— START OF Rows —

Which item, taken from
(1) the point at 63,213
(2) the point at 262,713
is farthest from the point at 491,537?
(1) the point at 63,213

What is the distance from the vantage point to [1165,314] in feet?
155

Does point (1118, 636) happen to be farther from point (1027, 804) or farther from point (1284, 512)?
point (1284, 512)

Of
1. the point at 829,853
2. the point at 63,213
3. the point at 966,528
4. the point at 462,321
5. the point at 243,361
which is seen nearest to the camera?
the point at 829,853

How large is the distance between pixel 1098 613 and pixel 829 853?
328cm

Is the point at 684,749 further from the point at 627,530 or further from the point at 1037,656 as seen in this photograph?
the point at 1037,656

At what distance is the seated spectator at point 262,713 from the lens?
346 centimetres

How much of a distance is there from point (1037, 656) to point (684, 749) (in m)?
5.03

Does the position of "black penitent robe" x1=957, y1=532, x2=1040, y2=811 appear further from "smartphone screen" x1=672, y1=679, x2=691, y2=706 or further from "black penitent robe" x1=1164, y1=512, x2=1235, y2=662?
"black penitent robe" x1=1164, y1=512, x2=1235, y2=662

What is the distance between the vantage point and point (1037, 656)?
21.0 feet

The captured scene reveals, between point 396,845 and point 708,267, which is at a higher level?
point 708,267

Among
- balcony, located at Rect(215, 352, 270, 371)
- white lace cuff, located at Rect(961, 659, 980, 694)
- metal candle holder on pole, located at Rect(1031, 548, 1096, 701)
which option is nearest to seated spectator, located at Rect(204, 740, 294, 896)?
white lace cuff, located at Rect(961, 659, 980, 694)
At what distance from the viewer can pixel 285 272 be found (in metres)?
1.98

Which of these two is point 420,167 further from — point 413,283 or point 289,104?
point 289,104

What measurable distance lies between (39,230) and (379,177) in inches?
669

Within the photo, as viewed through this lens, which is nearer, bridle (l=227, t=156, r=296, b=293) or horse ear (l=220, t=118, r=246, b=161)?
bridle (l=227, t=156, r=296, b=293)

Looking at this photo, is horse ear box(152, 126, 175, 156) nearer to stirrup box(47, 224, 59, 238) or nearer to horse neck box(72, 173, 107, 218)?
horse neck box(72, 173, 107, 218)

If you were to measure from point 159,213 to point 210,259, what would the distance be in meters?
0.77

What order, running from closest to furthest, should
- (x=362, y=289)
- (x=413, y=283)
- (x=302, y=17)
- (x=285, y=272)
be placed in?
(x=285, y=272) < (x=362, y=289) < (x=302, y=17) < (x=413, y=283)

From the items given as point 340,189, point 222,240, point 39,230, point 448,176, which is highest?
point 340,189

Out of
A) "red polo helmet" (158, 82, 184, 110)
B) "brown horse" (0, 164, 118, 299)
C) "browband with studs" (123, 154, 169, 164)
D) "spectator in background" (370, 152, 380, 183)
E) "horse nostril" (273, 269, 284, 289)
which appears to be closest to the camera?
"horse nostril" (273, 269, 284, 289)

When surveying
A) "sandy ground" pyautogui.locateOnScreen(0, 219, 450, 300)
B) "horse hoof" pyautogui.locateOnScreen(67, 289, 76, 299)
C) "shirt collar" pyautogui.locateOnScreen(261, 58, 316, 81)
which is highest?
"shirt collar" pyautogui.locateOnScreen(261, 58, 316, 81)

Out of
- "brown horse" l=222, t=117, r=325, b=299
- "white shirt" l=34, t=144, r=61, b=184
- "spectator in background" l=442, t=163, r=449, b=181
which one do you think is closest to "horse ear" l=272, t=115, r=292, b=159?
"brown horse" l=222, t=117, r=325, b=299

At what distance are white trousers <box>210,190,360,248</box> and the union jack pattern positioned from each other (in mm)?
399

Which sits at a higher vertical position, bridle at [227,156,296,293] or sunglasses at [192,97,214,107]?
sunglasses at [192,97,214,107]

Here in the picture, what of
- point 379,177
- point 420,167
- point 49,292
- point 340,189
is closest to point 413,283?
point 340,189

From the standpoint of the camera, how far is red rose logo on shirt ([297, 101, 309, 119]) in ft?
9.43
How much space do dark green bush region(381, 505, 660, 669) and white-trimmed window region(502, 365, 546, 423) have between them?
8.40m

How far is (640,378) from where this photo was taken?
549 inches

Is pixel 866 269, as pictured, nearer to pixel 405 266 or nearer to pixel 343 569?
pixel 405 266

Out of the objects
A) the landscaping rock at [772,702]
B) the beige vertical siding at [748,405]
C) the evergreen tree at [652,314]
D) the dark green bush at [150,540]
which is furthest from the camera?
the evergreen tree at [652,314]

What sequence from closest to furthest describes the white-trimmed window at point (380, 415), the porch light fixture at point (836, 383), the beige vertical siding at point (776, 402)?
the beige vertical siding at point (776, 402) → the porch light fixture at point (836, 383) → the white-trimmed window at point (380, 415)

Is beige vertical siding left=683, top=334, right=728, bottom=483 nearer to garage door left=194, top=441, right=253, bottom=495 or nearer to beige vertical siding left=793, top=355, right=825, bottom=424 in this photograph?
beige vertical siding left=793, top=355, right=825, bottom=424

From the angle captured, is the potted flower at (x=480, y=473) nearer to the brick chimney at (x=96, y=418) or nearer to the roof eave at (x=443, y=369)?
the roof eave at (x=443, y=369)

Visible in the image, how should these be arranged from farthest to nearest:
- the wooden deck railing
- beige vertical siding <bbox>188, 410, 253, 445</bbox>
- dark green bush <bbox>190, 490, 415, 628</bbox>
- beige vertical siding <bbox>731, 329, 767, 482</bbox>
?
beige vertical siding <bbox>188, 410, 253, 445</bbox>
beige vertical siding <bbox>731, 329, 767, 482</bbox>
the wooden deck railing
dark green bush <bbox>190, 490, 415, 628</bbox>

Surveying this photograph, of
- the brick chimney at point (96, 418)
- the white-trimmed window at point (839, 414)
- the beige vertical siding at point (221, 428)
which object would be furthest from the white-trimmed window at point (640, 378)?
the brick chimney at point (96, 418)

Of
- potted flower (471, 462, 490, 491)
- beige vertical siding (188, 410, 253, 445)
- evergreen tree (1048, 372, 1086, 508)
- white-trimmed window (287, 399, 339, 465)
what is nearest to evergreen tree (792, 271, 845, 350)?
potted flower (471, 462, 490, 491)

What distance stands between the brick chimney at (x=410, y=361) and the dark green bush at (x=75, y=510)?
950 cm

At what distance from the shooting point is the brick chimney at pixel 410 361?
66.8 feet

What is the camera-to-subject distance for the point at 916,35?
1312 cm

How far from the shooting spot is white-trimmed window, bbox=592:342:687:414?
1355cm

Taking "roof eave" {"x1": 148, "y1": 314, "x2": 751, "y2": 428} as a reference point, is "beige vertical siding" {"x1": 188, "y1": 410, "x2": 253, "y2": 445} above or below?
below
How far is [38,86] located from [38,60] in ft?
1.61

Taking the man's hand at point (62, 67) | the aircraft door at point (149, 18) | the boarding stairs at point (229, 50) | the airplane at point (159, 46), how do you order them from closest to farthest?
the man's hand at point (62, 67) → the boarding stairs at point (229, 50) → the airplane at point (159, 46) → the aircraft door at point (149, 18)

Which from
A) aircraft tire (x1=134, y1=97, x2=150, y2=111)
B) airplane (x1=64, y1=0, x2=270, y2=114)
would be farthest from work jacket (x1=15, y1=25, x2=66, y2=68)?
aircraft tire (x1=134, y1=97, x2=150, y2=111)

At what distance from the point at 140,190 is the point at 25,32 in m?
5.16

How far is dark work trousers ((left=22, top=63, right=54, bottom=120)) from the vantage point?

— END OF Rows —

Instructions to follow: Rewrite the data above, changing every "vantage point" to "camera position" and leaving everything else as it is.

Result of this task:
Which item, taken from
(1) the point at 63,213
(2) the point at 262,713
is farthest from the point at 491,537?
(1) the point at 63,213

What is the distance from the camera position to [1165,314] in feet?
155

Does point (1118, 636) happen to be farther from point (1027, 804) or farther from point (1284, 512)?
point (1284, 512)

Of
1. the point at 829,853
2. the point at 63,213
3. the point at 966,528
4. the point at 462,321
5. the point at 243,361
which is seen nearest to the camera?
the point at 829,853

How large is the distance between pixel 1098 613 and pixel 829 853?
328cm

Is the point at 684,749 further from the point at 627,530 or further from the point at 1037,656 as seen in this photograph?
the point at 1037,656

At what distance is the seated spectator at point 262,713 from the lens?
346 centimetres

How much of a distance is there from point (1037, 656) to point (684, 749) (in m)?
5.03

Does the position of "black penitent robe" x1=957, y1=532, x2=1040, y2=811 appear further from "smartphone screen" x1=672, y1=679, x2=691, y2=706 or further from "black penitent robe" x1=1164, y1=512, x2=1235, y2=662?
"black penitent robe" x1=1164, y1=512, x2=1235, y2=662

What is the distance between the camera position and point (1037, 656)?
21.0 feet

The captured scene reveals, between point 396,845 and point 708,267, which is at a higher level?
point 708,267

Among
- balcony, located at Rect(215, 352, 270, 371)
- white lace cuff, located at Rect(961, 659, 980, 694)
- metal candle holder on pole, located at Rect(1031, 548, 1096, 701)
which option is nearest to seated spectator, located at Rect(204, 740, 294, 896)?
white lace cuff, located at Rect(961, 659, 980, 694)
At what distance from the viewer can pixel 285 272 be found (in metres)?
1.98

Which of these two is point 420,167 further from — point 413,283 or point 289,104?
point 289,104

What measurable distance lies between (39,230) and (379,177) in inches?
669

Within the photo, as viewed through this lens, which is nearer, bridle (l=227, t=156, r=296, b=293) or horse ear (l=220, t=118, r=246, b=161)?
bridle (l=227, t=156, r=296, b=293)

Looking at this photo, is horse ear box(152, 126, 175, 156) nearer to stirrup box(47, 224, 59, 238) or nearer to horse neck box(72, 173, 107, 218)?
horse neck box(72, 173, 107, 218)

If you were to measure from point 159,213 to point 210,259, what would the distance be in meters?
0.77

What order, running from closest to furthest, should
- (x=362, y=289)
- (x=413, y=283)
- (x=302, y=17)
- (x=285, y=272)
be placed in?
(x=285, y=272) < (x=362, y=289) < (x=302, y=17) < (x=413, y=283)

From the items given as point 340,189, point 222,240, point 39,230, point 448,176, which is highest?
point 340,189

Out of
A) "red polo helmet" (158, 82, 184, 110)
B) "brown horse" (0, 164, 118, 299)
C) "browband with studs" (123, 154, 169, 164)
D) "spectator in background" (370, 152, 380, 183)
E) "horse nostril" (273, 269, 284, 289)
which appears to be closest to the camera?
"horse nostril" (273, 269, 284, 289)

When surveying
A) "sandy ground" pyautogui.locateOnScreen(0, 219, 450, 300)
B) "horse hoof" pyautogui.locateOnScreen(67, 289, 76, 299)
C) "shirt collar" pyautogui.locateOnScreen(261, 58, 316, 81)
which is highest?
"shirt collar" pyautogui.locateOnScreen(261, 58, 316, 81)

Out of
- "brown horse" l=222, t=117, r=325, b=299
- "white shirt" l=34, t=144, r=61, b=184
- "spectator in background" l=442, t=163, r=449, b=181
which one do you think is closest to "horse ear" l=272, t=115, r=292, b=159?
"brown horse" l=222, t=117, r=325, b=299

At what distance are white trousers <box>210,190,360,248</box> and the union jack pattern positioned from each other (in mm)?
399

Which sits at a higher vertical position, bridle at [227,156,296,293] or sunglasses at [192,97,214,107]?
sunglasses at [192,97,214,107]

Here in the picture, what of
- point 379,177
- point 420,167
- point 49,292
- point 340,189
is closest to point 413,283?
point 340,189

From the standpoint of the camera, how far is red rose logo on shirt ([297, 101, 309, 119]) in ft?
9.43
How much space do dark green bush region(381, 505, 660, 669) and white-trimmed window region(502, 365, 546, 423) have between them?
8.40m

How far is (640,378) from where this photo was taken?
549 inches

Is pixel 866 269, as pictured, nearer to pixel 405 266 or nearer to pixel 343 569?
pixel 405 266

Out of the objects
A) the landscaping rock at [772,702]
B) the beige vertical siding at [748,405]
C) the evergreen tree at [652,314]
D) the dark green bush at [150,540]
which is furthest from the camera?
the evergreen tree at [652,314]

What sequence from closest to furthest describes the white-trimmed window at point (380, 415), the porch light fixture at point (836, 383), the beige vertical siding at point (776, 402)?
the beige vertical siding at point (776, 402) → the porch light fixture at point (836, 383) → the white-trimmed window at point (380, 415)

Is beige vertical siding left=683, top=334, right=728, bottom=483 nearer to garage door left=194, top=441, right=253, bottom=495 or nearer to beige vertical siding left=793, top=355, right=825, bottom=424 in this photograph?
beige vertical siding left=793, top=355, right=825, bottom=424

From the angle captured, is the potted flower at (x=480, y=473) nearer to the brick chimney at (x=96, y=418) or nearer to the roof eave at (x=443, y=369)?
the roof eave at (x=443, y=369)

Visible in the image, how should these be arranged from farthest to nearest:
- the wooden deck railing
- beige vertical siding <bbox>188, 410, 253, 445</bbox>
- dark green bush <bbox>190, 490, 415, 628</bbox>
- beige vertical siding <bbox>731, 329, 767, 482</bbox>
?
beige vertical siding <bbox>188, 410, 253, 445</bbox>
beige vertical siding <bbox>731, 329, 767, 482</bbox>
the wooden deck railing
dark green bush <bbox>190, 490, 415, 628</bbox>

Surveying this photograph, of
- the brick chimney at point (96, 418)
- the white-trimmed window at point (839, 414)
- the beige vertical siding at point (221, 428)
which object would be furthest from the white-trimmed window at point (640, 378)?
the brick chimney at point (96, 418)

Of
- potted flower (471, 462, 490, 491)
- beige vertical siding (188, 410, 253, 445)
- evergreen tree (1048, 372, 1086, 508)
- white-trimmed window (287, 399, 339, 465)
what is nearest to evergreen tree (792, 271, 845, 350)?
potted flower (471, 462, 490, 491)

What distance stands between the brick chimney at (x=410, y=361) and the dark green bush at (x=75, y=510)?
950 cm

At what distance from the shooting point is the brick chimney at pixel 410 361?
66.8 feet

What is the camera-to-subject distance for the point at 916,35?
1312 cm

How far from the shooting spot is white-trimmed window, bbox=592:342:687:414?
1355cm

Taking "roof eave" {"x1": 148, "y1": 314, "x2": 751, "y2": 428} as a reference point, is "beige vertical siding" {"x1": 188, "y1": 410, "x2": 253, "y2": 445} above or below?
below
How far is [38,86] located from [38,60] in ft?
1.61

Taking the man's hand at point (62, 67) | the aircraft door at point (149, 18) | the boarding stairs at point (229, 50) | the airplane at point (159, 46), how do you order them from closest to farthest?
the man's hand at point (62, 67) → the boarding stairs at point (229, 50) → the airplane at point (159, 46) → the aircraft door at point (149, 18)

Which from
A) aircraft tire (x1=134, y1=97, x2=150, y2=111)
B) airplane (x1=64, y1=0, x2=270, y2=114)
would be farthest from work jacket (x1=15, y1=25, x2=66, y2=68)?
aircraft tire (x1=134, y1=97, x2=150, y2=111)

At what distance from the point at 140,190 is the point at 25,32 in m?
5.16

How far is dark work trousers ((left=22, top=63, right=54, bottom=120)) from the camera position?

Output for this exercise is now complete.